Monday, June 13, 2011

Chapter Three and my inner curmudgeon

Howdy, all. I will be adding a second post each week so that you can get twice the bull for your buck. Sometimes the post will come from my inner curmudgeon. For instance, this week I’ll give my take on road rage and how it can be stopped. No, no firearms involved. My curmudgeon has moved beyond brute force.

Next week I’ll be writing about how the character Dr. Gil Tailor came about. I found him at the Broadmoor Hotel in Colorado Springs.

For now here is Chapter Three of No More Bull for your perusal.  I’d love your comments.





Chapter Three



            Gil wasn’t aware of his drive back to the Spanish Peaks Veterinary Clinic.  He kept replaying the scene at Rough Mountain. Was Roscoe in that truck? How did it get there? Was this his fault somehow? Why had he abandoned his search for Roscoe and spent two years drunk? Why the hell did he think he could be a veterinarian? Hell, he couldn’t even take care of his friends.

The jolt when he bumped across the cattle guard into the veterinary clinic parking lot brought him back.
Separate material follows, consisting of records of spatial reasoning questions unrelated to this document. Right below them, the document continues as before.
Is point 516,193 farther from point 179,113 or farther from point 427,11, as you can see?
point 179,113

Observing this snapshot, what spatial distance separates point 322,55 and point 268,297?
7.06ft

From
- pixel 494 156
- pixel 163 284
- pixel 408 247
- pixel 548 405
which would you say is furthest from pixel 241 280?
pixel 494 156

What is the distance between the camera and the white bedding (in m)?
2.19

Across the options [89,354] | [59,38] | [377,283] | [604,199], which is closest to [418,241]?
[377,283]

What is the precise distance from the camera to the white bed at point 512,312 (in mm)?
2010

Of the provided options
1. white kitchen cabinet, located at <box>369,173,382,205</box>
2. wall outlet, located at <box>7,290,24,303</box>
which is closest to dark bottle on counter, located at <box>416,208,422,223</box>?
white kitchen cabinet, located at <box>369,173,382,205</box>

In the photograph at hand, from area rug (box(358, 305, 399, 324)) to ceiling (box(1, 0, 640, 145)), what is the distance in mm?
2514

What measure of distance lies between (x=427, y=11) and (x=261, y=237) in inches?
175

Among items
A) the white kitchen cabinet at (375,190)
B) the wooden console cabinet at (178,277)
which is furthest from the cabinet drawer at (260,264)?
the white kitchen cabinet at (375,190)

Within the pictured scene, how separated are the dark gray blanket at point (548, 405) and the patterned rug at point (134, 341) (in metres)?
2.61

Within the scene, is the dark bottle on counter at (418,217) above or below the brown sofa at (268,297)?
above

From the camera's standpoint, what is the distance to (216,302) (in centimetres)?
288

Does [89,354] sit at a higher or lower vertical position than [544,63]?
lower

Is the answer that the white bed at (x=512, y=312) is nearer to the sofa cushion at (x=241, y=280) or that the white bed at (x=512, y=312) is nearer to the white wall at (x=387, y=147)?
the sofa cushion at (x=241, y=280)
He didn’t get out of the truck right away. He knew what he ought to do. He ought to stay out of it and let Jarmillo sort out what happened to Roscoe.  That’s what he ought to do.

“Shit, shit shit.” He rubbed his temples and rolled his neck. Trouble was, he was never very good at ought-to’s.



In the office Janey Ryan, Dr. Bramlett’s veterinary assistant, sat behind the counter with a phone to her ear.  “Yes, sir, if you can bring her over tomorrow morning, Dr. Tailor will take a look at her.” 

Gil appreciated the professional way she handled the call.  Every veterinary clinic needed someone like her, but seldom found them.  Raised on a ranch with two years of business school, she appeared smart, knowledgeable, hard-working and willing to learn.

Janey did everything - answered the phone, maintained the schedule, ordered the drugs, gave vaccinations, assisted the veterinarian, made sure patients were fed and stalls mucked.

 “Will nine o’clock be all right?” she asked the client while looking at Gil to get his okay. 

Gill nodded and picked up the folder on top of the “Today” tray.  It contained registration papers, breeding charts and the medical history for Three Box Ruby Red, a registered Quarter Horse mare. 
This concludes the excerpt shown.